── Given information ──
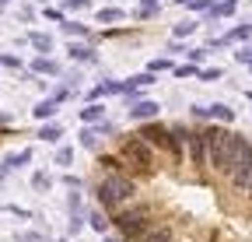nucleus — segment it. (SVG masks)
I'll return each mask as SVG.
<instances>
[{
	"label": "nucleus",
	"mask_w": 252,
	"mask_h": 242,
	"mask_svg": "<svg viewBox=\"0 0 252 242\" xmlns=\"http://www.w3.org/2000/svg\"><path fill=\"white\" fill-rule=\"evenodd\" d=\"M203 137H207V165L228 172V165H231V158H235L242 137L231 134V130H224V127H210V130H203Z\"/></svg>",
	"instance_id": "obj_1"
},
{
	"label": "nucleus",
	"mask_w": 252,
	"mask_h": 242,
	"mask_svg": "<svg viewBox=\"0 0 252 242\" xmlns=\"http://www.w3.org/2000/svg\"><path fill=\"white\" fill-rule=\"evenodd\" d=\"M133 193L137 190H133V183L126 175H112V179H105V183H98V204L105 210H123Z\"/></svg>",
	"instance_id": "obj_2"
},
{
	"label": "nucleus",
	"mask_w": 252,
	"mask_h": 242,
	"mask_svg": "<svg viewBox=\"0 0 252 242\" xmlns=\"http://www.w3.org/2000/svg\"><path fill=\"white\" fill-rule=\"evenodd\" d=\"M112 225L126 235V239H140L147 228H151V207H144V204H137V207H130V210H116V218H112Z\"/></svg>",
	"instance_id": "obj_3"
},
{
	"label": "nucleus",
	"mask_w": 252,
	"mask_h": 242,
	"mask_svg": "<svg viewBox=\"0 0 252 242\" xmlns=\"http://www.w3.org/2000/svg\"><path fill=\"white\" fill-rule=\"evenodd\" d=\"M228 175H231V183L238 190H249L252 186V140H238V151H235V158L228 165Z\"/></svg>",
	"instance_id": "obj_4"
},
{
	"label": "nucleus",
	"mask_w": 252,
	"mask_h": 242,
	"mask_svg": "<svg viewBox=\"0 0 252 242\" xmlns=\"http://www.w3.org/2000/svg\"><path fill=\"white\" fill-rule=\"evenodd\" d=\"M123 158L130 162L133 169H140V172H151V165H154V151H151V144L137 134V137H126V140H123Z\"/></svg>",
	"instance_id": "obj_5"
},
{
	"label": "nucleus",
	"mask_w": 252,
	"mask_h": 242,
	"mask_svg": "<svg viewBox=\"0 0 252 242\" xmlns=\"http://www.w3.org/2000/svg\"><path fill=\"white\" fill-rule=\"evenodd\" d=\"M186 147H189V162H193L196 169L207 165V137L203 134H189L186 137Z\"/></svg>",
	"instance_id": "obj_6"
},
{
	"label": "nucleus",
	"mask_w": 252,
	"mask_h": 242,
	"mask_svg": "<svg viewBox=\"0 0 252 242\" xmlns=\"http://www.w3.org/2000/svg\"><path fill=\"white\" fill-rule=\"evenodd\" d=\"M140 137L151 144V147H168L172 144V130H165V127H158V123H151V127H144L140 130Z\"/></svg>",
	"instance_id": "obj_7"
},
{
	"label": "nucleus",
	"mask_w": 252,
	"mask_h": 242,
	"mask_svg": "<svg viewBox=\"0 0 252 242\" xmlns=\"http://www.w3.org/2000/svg\"><path fill=\"white\" fill-rule=\"evenodd\" d=\"M130 116L133 119H151V116H158V102H133Z\"/></svg>",
	"instance_id": "obj_8"
},
{
	"label": "nucleus",
	"mask_w": 252,
	"mask_h": 242,
	"mask_svg": "<svg viewBox=\"0 0 252 242\" xmlns=\"http://www.w3.org/2000/svg\"><path fill=\"white\" fill-rule=\"evenodd\" d=\"M140 242H172V228H147Z\"/></svg>",
	"instance_id": "obj_9"
},
{
	"label": "nucleus",
	"mask_w": 252,
	"mask_h": 242,
	"mask_svg": "<svg viewBox=\"0 0 252 242\" xmlns=\"http://www.w3.org/2000/svg\"><path fill=\"white\" fill-rule=\"evenodd\" d=\"M102 112H105V109H102L98 102H91V105L81 109V119H84V123H102Z\"/></svg>",
	"instance_id": "obj_10"
},
{
	"label": "nucleus",
	"mask_w": 252,
	"mask_h": 242,
	"mask_svg": "<svg viewBox=\"0 0 252 242\" xmlns=\"http://www.w3.org/2000/svg\"><path fill=\"white\" fill-rule=\"evenodd\" d=\"M56 102H60V99H46V102H39V105H35V119H49V116L56 112Z\"/></svg>",
	"instance_id": "obj_11"
},
{
	"label": "nucleus",
	"mask_w": 252,
	"mask_h": 242,
	"mask_svg": "<svg viewBox=\"0 0 252 242\" xmlns=\"http://www.w3.org/2000/svg\"><path fill=\"white\" fill-rule=\"evenodd\" d=\"M70 56L81 60V64H91V60H94V49H91V46H70Z\"/></svg>",
	"instance_id": "obj_12"
},
{
	"label": "nucleus",
	"mask_w": 252,
	"mask_h": 242,
	"mask_svg": "<svg viewBox=\"0 0 252 242\" xmlns=\"http://www.w3.org/2000/svg\"><path fill=\"white\" fill-rule=\"evenodd\" d=\"M186 137H189L186 130H172V144H168V151H172V155H175V158L182 155V144H186Z\"/></svg>",
	"instance_id": "obj_13"
},
{
	"label": "nucleus",
	"mask_w": 252,
	"mask_h": 242,
	"mask_svg": "<svg viewBox=\"0 0 252 242\" xmlns=\"http://www.w3.org/2000/svg\"><path fill=\"white\" fill-rule=\"evenodd\" d=\"M32 70H35V74H56L60 67L53 64V60H46V56H39V60H35V64H32Z\"/></svg>",
	"instance_id": "obj_14"
},
{
	"label": "nucleus",
	"mask_w": 252,
	"mask_h": 242,
	"mask_svg": "<svg viewBox=\"0 0 252 242\" xmlns=\"http://www.w3.org/2000/svg\"><path fill=\"white\" fill-rule=\"evenodd\" d=\"M235 11V0H220V4H210V14L214 18H224V14H231Z\"/></svg>",
	"instance_id": "obj_15"
},
{
	"label": "nucleus",
	"mask_w": 252,
	"mask_h": 242,
	"mask_svg": "<svg viewBox=\"0 0 252 242\" xmlns=\"http://www.w3.org/2000/svg\"><path fill=\"white\" fill-rule=\"evenodd\" d=\"M210 116H217L220 123H231V119H235V109H228V105H214Z\"/></svg>",
	"instance_id": "obj_16"
},
{
	"label": "nucleus",
	"mask_w": 252,
	"mask_h": 242,
	"mask_svg": "<svg viewBox=\"0 0 252 242\" xmlns=\"http://www.w3.org/2000/svg\"><path fill=\"white\" fill-rule=\"evenodd\" d=\"M119 18H123V11H116V7H105V11H98V21H105V25H109V21H119Z\"/></svg>",
	"instance_id": "obj_17"
},
{
	"label": "nucleus",
	"mask_w": 252,
	"mask_h": 242,
	"mask_svg": "<svg viewBox=\"0 0 252 242\" xmlns=\"http://www.w3.org/2000/svg\"><path fill=\"white\" fill-rule=\"evenodd\" d=\"M32 46H35V49H46V53H49V49H53V39H49V35H32Z\"/></svg>",
	"instance_id": "obj_18"
},
{
	"label": "nucleus",
	"mask_w": 252,
	"mask_h": 242,
	"mask_svg": "<svg viewBox=\"0 0 252 242\" xmlns=\"http://www.w3.org/2000/svg\"><path fill=\"white\" fill-rule=\"evenodd\" d=\"M91 228H94V232H105V228H109V221L102 218V210H94V214H91Z\"/></svg>",
	"instance_id": "obj_19"
},
{
	"label": "nucleus",
	"mask_w": 252,
	"mask_h": 242,
	"mask_svg": "<svg viewBox=\"0 0 252 242\" xmlns=\"http://www.w3.org/2000/svg\"><path fill=\"white\" fill-rule=\"evenodd\" d=\"M158 4H161V0H144V4H140V18H151L158 11Z\"/></svg>",
	"instance_id": "obj_20"
},
{
	"label": "nucleus",
	"mask_w": 252,
	"mask_h": 242,
	"mask_svg": "<svg viewBox=\"0 0 252 242\" xmlns=\"http://www.w3.org/2000/svg\"><path fill=\"white\" fill-rule=\"evenodd\" d=\"M81 144L84 147H94V144H98V134H94V130H81Z\"/></svg>",
	"instance_id": "obj_21"
},
{
	"label": "nucleus",
	"mask_w": 252,
	"mask_h": 242,
	"mask_svg": "<svg viewBox=\"0 0 252 242\" xmlns=\"http://www.w3.org/2000/svg\"><path fill=\"white\" fill-rule=\"evenodd\" d=\"M249 35H252V25H242V28H235L228 39H249Z\"/></svg>",
	"instance_id": "obj_22"
},
{
	"label": "nucleus",
	"mask_w": 252,
	"mask_h": 242,
	"mask_svg": "<svg viewBox=\"0 0 252 242\" xmlns=\"http://www.w3.org/2000/svg\"><path fill=\"white\" fill-rule=\"evenodd\" d=\"M235 56H238V64H249V67H252V46H245V49H238Z\"/></svg>",
	"instance_id": "obj_23"
},
{
	"label": "nucleus",
	"mask_w": 252,
	"mask_h": 242,
	"mask_svg": "<svg viewBox=\"0 0 252 242\" xmlns=\"http://www.w3.org/2000/svg\"><path fill=\"white\" fill-rule=\"evenodd\" d=\"M70 158H74V151H70V147H60V151H56V162H60V165H67Z\"/></svg>",
	"instance_id": "obj_24"
},
{
	"label": "nucleus",
	"mask_w": 252,
	"mask_h": 242,
	"mask_svg": "<svg viewBox=\"0 0 252 242\" xmlns=\"http://www.w3.org/2000/svg\"><path fill=\"white\" fill-rule=\"evenodd\" d=\"M193 21H182V25H175V35H193Z\"/></svg>",
	"instance_id": "obj_25"
},
{
	"label": "nucleus",
	"mask_w": 252,
	"mask_h": 242,
	"mask_svg": "<svg viewBox=\"0 0 252 242\" xmlns=\"http://www.w3.org/2000/svg\"><path fill=\"white\" fill-rule=\"evenodd\" d=\"M39 137H42V140H60V130H56V127H42Z\"/></svg>",
	"instance_id": "obj_26"
},
{
	"label": "nucleus",
	"mask_w": 252,
	"mask_h": 242,
	"mask_svg": "<svg viewBox=\"0 0 252 242\" xmlns=\"http://www.w3.org/2000/svg\"><path fill=\"white\" fill-rule=\"evenodd\" d=\"M102 165H105V169H112V172H119V169H123V165H119V158H109V155H102Z\"/></svg>",
	"instance_id": "obj_27"
},
{
	"label": "nucleus",
	"mask_w": 252,
	"mask_h": 242,
	"mask_svg": "<svg viewBox=\"0 0 252 242\" xmlns=\"http://www.w3.org/2000/svg\"><path fill=\"white\" fill-rule=\"evenodd\" d=\"M175 74H179V77H193L196 67H189V64H186V67H175Z\"/></svg>",
	"instance_id": "obj_28"
},
{
	"label": "nucleus",
	"mask_w": 252,
	"mask_h": 242,
	"mask_svg": "<svg viewBox=\"0 0 252 242\" xmlns=\"http://www.w3.org/2000/svg\"><path fill=\"white\" fill-rule=\"evenodd\" d=\"M63 32H67V35H84V28L81 25H63Z\"/></svg>",
	"instance_id": "obj_29"
},
{
	"label": "nucleus",
	"mask_w": 252,
	"mask_h": 242,
	"mask_svg": "<svg viewBox=\"0 0 252 242\" xmlns=\"http://www.w3.org/2000/svg\"><path fill=\"white\" fill-rule=\"evenodd\" d=\"M168 67H172L168 60H154V64H151V70H154V74H158V70H168Z\"/></svg>",
	"instance_id": "obj_30"
},
{
	"label": "nucleus",
	"mask_w": 252,
	"mask_h": 242,
	"mask_svg": "<svg viewBox=\"0 0 252 242\" xmlns=\"http://www.w3.org/2000/svg\"><path fill=\"white\" fill-rule=\"evenodd\" d=\"M200 77H203V81H217L220 70H217V67H214V70H200Z\"/></svg>",
	"instance_id": "obj_31"
},
{
	"label": "nucleus",
	"mask_w": 252,
	"mask_h": 242,
	"mask_svg": "<svg viewBox=\"0 0 252 242\" xmlns=\"http://www.w3.org/2000/svg\"><path fill=\"white\" fill-rule=\"evenodd\" d=\"M0 64H4V67H11V70H18V67H21V64H18V56H4Z\"/></svg>",
	"instance_id": "obj_32"
},
{
	"label": "nucleus",
	"mask_w": 252,
	"mask_h": 242,
	"mask_svg": "<svg viewBox=\"0 0 252 242\" xmlns=\"http://www.w3.org/2000/svg\"><path fill=\"white\" fill-rule=\"evenodd\" d=\"M46 186H49V175L39 172V175H35V190H46Z\"/></svg>",
	"instance_id": "obj_33"
},
{
	"label": "nucleus",
	"mask_w": 252,
	"mask_h": 242,
	"mask_svg": "<svg viewBox=\"0 0 252 242\" xmlns=\"http://www.w3.org/2000/svg\"><path fill=\"white\" fill-rule=\"evenodd\" d=\"M67 7H70V11H84V7H88V0H70Z\"/></svg>",
	"instance_id": "obj_34"
},
{
	"label": "nucleus",
	"mask_w": 252,
	"mask_h": 242,
	"mask_svg": "<svg viewBox=\"0 0 252 242\" xmlns=\"http://www.w3.org/2000/svg\"><path fill=\"white\" fill-rule=\"evenodd\" d=\"M0 4H7V0H0Z\"/></svg>",
	"instance_id": "obj_35"
},
{
	"label": "nucleus",
	"mask_w": 252,
	"mask_h": 242,
	"mask_svg": "<svg viewBox=\"0 0 252 242\" xmlns=\"http://www.w3.org/2000/svg\"><path fill=\"white\" fill-rule=\"evenodd\" d=\"M249 193H252V186H249Z\"/></svg>",
	"instance_id": "obj_36"
}]
</instances>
───
### Your goal
Print the lines from the first one through the line that contains "137H207V165L228 172V165H231V158H235L242 137L231", including both ends, and leave the pictures out.

### Reply to the task
nucleus — segment it. (SVG masks)
I'll return each mask as SVG.
<instances>
[{
	"label": "nucleus",
	"mask_w": 252,
	"mask_h": 242,
	"mask_svg": "<svg viewBox=\"0 0 252 242\" xmlns=\"http://www.w3.org/2000/svg\"><path fill=\"white\" fill-rule=\"evenodd\" d=\"M203 137H207V165L228 172V165H231V158H235L242 137L231 134V130H224V127H210V130H203Z\"/></svg>",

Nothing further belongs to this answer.